Shifts in gut microbial community composition associated with degree of solubility of dietary fiber

F. Yang, N. Chia, K. Schachtschneider, C. Yeoman, H.H. Stein, R. Isaacson, L.B. Schook, B.A. White
Swine in Biomedical Research Conference, July 17-19, 2011, Chicago, IL


Trillions of microorganisms colonize the human gastrointestinal tract. They exert a strong influence on human health and diseases. Genes and diet are important factors in modifying gut microbial community composition. The role of genetics versus the role of shared diet, however, remains ill-defined. In this study, two genetically identical pigs in a withdrawal study of gut microbiome across four 14-d periods under two diets with different solubility of dietary fiber were used to eliminate the influence of genotype, isolating the role of diet as the main cause for difference in gut microbiome composition. In each period, the two pigs were maintained in the same environment and ate the same diet. Soybean hull diet, wheat bran diet, soybean hull diet, and wheat bran diet were provided in the first, second, third and fourth phases, respectively. Faecal microbial community of each pig under different diets was characterized using 454-pyrosequencing of amplicons from the hypervariable V3 region of the microbial 16S rRNA gene. Taxonomic classification and distance matrix was performed using Ribosomal Database Project classifier and compression-based distance, respectively.
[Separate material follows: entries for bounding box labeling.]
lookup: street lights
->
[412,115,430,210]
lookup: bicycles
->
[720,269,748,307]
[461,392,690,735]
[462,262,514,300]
Taxonomy analysis exhibited that Firmicutes was the predominant phyla. Low solubility of dietary fiber increased Clostridia and decreased Spirochaetes at class level; raised Bacteroides, Oscillibacter and Succinivibrio and reduced Prevotella, Treponema and Escherichia at genus level. High solubility of dietary fiber played an opposite role in changing intestinal microbiome. Distance matrix analysis revealed that the individual bacterial community composition was distinctly clustered by the degree of solubility of dietary fiber.